There over the fire, his old brass kettle rested. I could see by its shiny-slick sides that there was hot water for me inside. Galvanized out of bed, I swathed my body in the ornate silk dressing gown dedicated for my use. Cupping my hand just like my father, I held the fiercely warm handle gingerly as I took the kettle off of the dancing flames.
I brought the kettle over to our table, where a cup and saucer waited—not just any cup, but the one I had claimed personally as a wee child. Something about the cracked brim had appealed to my romantic heart, and I had immediately asserted that no one else should use the chipped cup. My father had laughed at me, but then again, forever after that, he never failed to set the cup out for my use. Reaching for the cup, I glanced again at the huge cut ruby gracing my finger. Three days, and I would be bound in covenant to the man who owned this ring. He hadn't even bothered to come himself to deliver it, but sent a contingent of messengers to present on his behalf. He had not even used my name, Rayanne, but merely referred to me as "the Weaver's Child" in his letter stating his intention, that he wished to be married to me, in return for some favor bestowed upon my father. I was nothing more than a pawn in a business transaction to them. A pawn that would become the Queen of this land, Queen of Fortunu—and for what? Once again, the question unsettled my mind; what had been so important to my father that he would be willing to repay with the life of his only daughter?
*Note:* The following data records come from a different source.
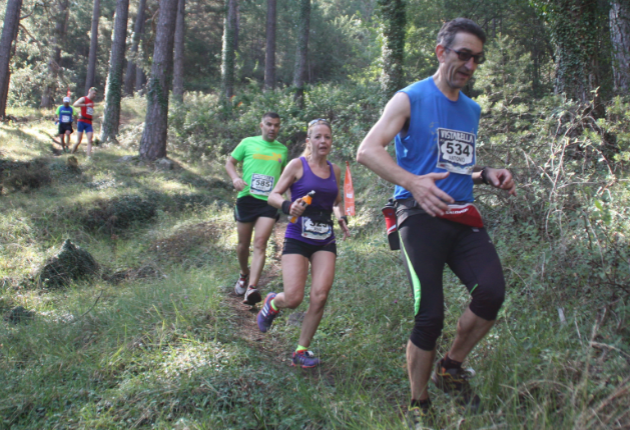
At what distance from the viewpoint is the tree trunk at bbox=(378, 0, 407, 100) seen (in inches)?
523

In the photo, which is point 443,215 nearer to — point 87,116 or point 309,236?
point 309,236

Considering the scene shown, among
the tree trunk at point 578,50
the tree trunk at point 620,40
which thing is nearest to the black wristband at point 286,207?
the tree trunk at point 578,50

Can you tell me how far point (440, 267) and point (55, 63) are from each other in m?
23.9

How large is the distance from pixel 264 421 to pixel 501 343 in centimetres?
171

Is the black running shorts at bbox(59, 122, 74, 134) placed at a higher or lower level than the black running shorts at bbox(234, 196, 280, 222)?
higher

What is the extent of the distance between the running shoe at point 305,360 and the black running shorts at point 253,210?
2086 mm

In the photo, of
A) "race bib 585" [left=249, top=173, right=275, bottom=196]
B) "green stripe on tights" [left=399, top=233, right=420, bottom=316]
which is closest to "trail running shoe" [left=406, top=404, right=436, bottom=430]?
"green stripe on tights" [left=399, top=233, right=420, bottom=316]

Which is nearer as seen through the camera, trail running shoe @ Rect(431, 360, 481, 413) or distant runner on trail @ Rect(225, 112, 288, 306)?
trail running shoe @ Rect(431, 360, 481, 413)

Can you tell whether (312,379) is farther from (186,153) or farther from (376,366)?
(186,153)

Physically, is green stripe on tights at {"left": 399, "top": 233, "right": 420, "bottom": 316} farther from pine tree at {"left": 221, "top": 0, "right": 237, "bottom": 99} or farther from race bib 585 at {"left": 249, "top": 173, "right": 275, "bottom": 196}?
pine tree at {"left": 221, "top": 0, "right": 237, "bottom": 99}

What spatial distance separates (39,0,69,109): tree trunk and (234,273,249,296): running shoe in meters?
20.2

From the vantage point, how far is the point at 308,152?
436cm

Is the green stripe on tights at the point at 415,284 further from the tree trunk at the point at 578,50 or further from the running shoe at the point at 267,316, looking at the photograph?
the tree trunk at the point at 578,50

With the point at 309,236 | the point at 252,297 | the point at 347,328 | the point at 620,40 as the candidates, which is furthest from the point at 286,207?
the point at 620,40
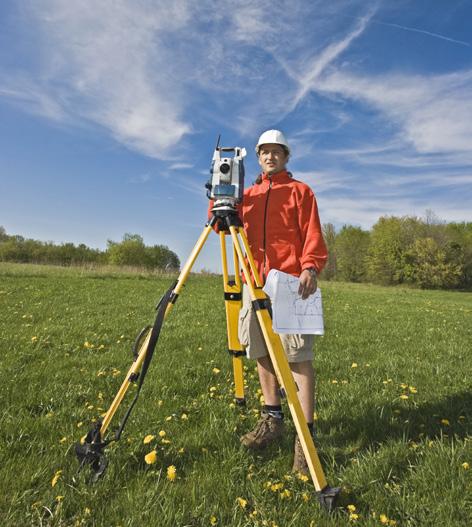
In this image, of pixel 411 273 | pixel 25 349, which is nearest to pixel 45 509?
pixel 25 349

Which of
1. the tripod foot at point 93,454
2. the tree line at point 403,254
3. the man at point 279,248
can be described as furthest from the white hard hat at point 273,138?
the tree line at point 403,254

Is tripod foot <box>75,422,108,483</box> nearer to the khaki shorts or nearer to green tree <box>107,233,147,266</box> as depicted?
the khaki shorts

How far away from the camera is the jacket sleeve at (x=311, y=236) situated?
3451 millimetres

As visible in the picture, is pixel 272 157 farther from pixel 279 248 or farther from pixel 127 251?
pixel 127 251

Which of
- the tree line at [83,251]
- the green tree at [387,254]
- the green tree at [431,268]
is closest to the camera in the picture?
the green tree at [431,268]

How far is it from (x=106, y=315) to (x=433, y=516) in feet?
33.0

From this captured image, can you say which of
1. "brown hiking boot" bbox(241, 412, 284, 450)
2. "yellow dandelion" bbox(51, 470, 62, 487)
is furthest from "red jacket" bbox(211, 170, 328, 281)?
"yellow dandelion" bbox(51, 470, 62, 487)

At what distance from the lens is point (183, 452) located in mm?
3537

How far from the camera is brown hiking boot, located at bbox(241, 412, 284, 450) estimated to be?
3719mm

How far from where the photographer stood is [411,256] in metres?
69.7

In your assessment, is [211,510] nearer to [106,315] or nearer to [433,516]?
[433,516]

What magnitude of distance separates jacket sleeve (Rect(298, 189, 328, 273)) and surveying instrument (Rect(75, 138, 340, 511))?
51 centimetres

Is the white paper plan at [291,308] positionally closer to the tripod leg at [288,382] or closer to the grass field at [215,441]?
the tripod leg at [288,382]

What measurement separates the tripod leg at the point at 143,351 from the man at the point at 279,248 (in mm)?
666
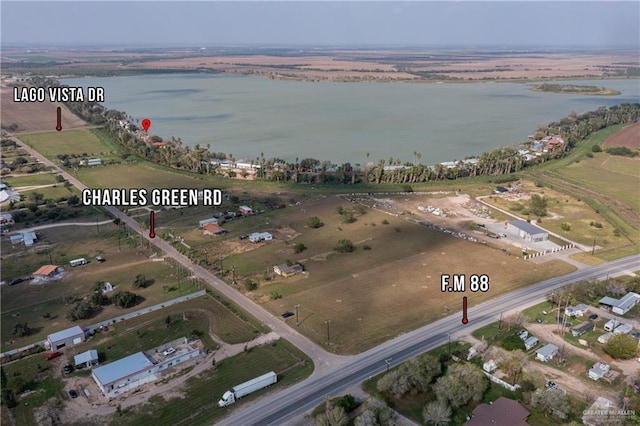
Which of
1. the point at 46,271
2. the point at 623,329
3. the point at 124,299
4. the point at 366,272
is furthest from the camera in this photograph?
the point at 366,272

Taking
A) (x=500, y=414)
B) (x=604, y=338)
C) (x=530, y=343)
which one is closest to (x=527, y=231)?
(x=604, y=338)

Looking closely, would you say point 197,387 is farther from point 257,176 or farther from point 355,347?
point 257,176

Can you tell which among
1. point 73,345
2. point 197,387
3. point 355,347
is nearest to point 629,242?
point 355,347

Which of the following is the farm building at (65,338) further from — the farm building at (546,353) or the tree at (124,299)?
the farm building at (546,353)

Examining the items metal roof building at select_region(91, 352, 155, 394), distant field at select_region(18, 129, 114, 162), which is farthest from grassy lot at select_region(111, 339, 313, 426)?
distant field at select_region(18, 129, 114, 162)

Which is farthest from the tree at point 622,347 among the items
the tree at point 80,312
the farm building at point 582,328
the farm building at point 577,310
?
the tree at point 80,312

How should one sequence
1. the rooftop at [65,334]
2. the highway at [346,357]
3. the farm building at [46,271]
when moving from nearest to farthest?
the highway at [346,357] → the rooftop at [65,334] → the farm building at [46,271]

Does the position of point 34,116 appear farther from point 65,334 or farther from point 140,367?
point 140,367
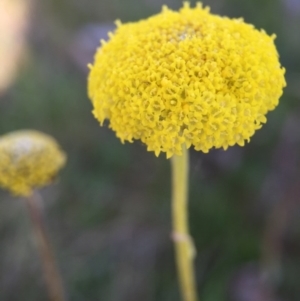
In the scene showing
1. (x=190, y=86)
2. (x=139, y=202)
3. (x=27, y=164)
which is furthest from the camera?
(x=139, y=202)

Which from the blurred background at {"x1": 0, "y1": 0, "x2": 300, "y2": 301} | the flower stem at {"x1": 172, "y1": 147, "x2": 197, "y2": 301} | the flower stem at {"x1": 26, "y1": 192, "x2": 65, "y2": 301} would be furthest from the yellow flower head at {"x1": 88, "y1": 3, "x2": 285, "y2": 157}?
the blurred background at {"x1": 0, "y1": 0, "x2": 300, "y2": 301}

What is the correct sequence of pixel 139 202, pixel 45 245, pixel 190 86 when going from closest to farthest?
1. pixel 190 86
2. pixel 45 245
3. pixel 139 202

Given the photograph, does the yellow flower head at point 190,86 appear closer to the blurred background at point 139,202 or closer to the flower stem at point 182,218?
the flower stem at point 182,218

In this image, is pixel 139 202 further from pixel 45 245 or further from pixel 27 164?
pixel 27 164

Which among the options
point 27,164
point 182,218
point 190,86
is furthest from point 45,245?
point 190,86

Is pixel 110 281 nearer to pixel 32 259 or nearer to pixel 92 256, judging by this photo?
pixel 92 256

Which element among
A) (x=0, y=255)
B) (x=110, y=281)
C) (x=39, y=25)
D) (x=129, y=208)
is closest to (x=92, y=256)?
(x=110, y=281)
I sipped my tea as I watched out the tall windows of this grand bedroom. My father and I had arrived the day before, and the King had received us with all due ceremony—meaning, he held a banquet and placed us in the seats of honor as he announced his forthcoming marriage to the petrified waif sitting at his elbow. I had glanced at my father, but he wasn't looking. He stared at something at the other end of the room, but I couldn't quite figure out what that was. He seemed to be gazing over the heads of the crowd, so it could not have been a person; the only things over in that area besides the massive floral arrangements (which, again, would not attract his attention) were the mirrors on the wall. So what was he looking at?
I sighed and glanced at the dress laid out for me: a tunic of light purple, with green and crimson skirts, and a blue kerchief to style my hair like the other Fortunan women. Finally dressed, I emerged from the room.
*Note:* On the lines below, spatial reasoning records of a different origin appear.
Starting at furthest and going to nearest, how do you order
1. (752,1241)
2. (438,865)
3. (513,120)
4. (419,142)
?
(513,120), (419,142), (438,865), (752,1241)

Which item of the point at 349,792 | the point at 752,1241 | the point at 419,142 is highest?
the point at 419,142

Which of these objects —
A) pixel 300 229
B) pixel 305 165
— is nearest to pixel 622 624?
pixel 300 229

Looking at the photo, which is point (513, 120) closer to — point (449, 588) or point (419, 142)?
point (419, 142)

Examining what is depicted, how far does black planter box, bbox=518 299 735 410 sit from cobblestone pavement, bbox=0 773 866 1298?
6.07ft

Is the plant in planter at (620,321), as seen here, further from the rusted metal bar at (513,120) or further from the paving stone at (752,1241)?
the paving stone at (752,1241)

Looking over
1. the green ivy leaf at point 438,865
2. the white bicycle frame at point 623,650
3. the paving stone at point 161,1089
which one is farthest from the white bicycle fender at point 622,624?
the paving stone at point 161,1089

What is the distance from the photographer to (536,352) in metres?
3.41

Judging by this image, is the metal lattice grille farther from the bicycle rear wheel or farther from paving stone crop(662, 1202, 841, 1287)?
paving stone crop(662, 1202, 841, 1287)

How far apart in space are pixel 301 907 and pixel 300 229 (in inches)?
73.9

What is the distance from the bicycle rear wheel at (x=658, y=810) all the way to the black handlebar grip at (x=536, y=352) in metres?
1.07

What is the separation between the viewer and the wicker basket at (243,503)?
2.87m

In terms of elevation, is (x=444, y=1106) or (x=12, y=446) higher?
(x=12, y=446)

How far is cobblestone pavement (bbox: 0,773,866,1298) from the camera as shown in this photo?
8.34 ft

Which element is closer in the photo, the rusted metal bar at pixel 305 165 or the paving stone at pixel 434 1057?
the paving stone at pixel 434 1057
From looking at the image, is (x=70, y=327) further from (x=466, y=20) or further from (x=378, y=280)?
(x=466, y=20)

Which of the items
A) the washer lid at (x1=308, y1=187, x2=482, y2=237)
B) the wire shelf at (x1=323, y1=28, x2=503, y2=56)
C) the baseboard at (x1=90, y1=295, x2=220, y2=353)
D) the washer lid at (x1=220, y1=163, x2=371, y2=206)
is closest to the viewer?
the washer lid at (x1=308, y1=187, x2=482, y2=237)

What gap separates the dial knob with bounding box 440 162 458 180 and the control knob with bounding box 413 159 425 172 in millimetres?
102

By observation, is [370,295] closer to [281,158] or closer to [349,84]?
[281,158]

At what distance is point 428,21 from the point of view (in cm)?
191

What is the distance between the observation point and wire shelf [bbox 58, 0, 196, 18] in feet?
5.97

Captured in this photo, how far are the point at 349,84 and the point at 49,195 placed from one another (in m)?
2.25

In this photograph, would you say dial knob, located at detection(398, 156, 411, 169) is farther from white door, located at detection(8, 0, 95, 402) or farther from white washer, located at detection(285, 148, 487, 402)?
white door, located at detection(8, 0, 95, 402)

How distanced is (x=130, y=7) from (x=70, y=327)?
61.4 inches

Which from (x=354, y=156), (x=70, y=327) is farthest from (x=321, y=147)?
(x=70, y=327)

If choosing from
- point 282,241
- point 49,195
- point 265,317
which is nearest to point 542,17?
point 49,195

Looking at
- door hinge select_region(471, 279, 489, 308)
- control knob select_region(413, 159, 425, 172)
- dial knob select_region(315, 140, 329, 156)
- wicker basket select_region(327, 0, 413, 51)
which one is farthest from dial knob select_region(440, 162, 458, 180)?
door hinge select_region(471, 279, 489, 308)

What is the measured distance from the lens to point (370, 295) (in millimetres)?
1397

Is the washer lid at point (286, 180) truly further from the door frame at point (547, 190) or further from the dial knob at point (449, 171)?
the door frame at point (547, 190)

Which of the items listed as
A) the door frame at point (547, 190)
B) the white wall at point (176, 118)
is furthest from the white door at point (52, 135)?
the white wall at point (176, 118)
The evening torches lit the otherwise darkened halls of the castle when I finally found my father. He stood in the great hall where the banquet had taken place, in the very corner that had so captivated him before, and muttered to the wall. At least, I thought it was the wall.
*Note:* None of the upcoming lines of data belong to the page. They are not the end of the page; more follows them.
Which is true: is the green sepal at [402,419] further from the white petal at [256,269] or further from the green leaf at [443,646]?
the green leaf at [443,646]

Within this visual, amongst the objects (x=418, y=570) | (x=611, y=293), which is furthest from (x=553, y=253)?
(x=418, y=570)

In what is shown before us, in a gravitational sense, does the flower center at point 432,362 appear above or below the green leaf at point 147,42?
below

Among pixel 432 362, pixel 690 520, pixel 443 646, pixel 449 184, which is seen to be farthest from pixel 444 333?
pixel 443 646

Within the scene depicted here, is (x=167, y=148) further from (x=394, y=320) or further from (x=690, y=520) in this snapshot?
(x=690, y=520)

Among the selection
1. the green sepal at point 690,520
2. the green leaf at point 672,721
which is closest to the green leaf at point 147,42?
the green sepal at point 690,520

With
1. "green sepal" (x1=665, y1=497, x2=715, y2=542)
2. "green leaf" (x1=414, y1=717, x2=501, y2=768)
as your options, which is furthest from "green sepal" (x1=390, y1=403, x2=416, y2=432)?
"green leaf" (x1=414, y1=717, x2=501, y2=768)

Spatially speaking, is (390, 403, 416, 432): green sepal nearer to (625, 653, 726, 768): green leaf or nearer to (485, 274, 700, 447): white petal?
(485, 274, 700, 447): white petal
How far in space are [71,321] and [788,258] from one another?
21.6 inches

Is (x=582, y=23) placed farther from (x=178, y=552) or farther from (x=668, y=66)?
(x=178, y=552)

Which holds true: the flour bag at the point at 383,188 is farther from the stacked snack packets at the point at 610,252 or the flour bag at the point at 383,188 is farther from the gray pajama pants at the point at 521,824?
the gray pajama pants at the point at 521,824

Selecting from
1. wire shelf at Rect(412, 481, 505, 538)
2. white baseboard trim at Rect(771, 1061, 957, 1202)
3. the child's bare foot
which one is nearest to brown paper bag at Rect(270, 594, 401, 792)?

I came closer; he seemed to speak and act as if a person stood right in front of him. As I stood a few paces away, he suddenly have a jerk.
"No, don't go!" He begged, but the mysterious other party had apparently departed. He wore a disappointed frown when he turned, but his face cleared when he saw me.
"Rayanne, my child! How fortunate we are!" He cried.
"How so fortunate?" I demanded. "Has he made you more than a weaver? Did he offer you a rank or title, that you would deem it important enough to trade your daughter?"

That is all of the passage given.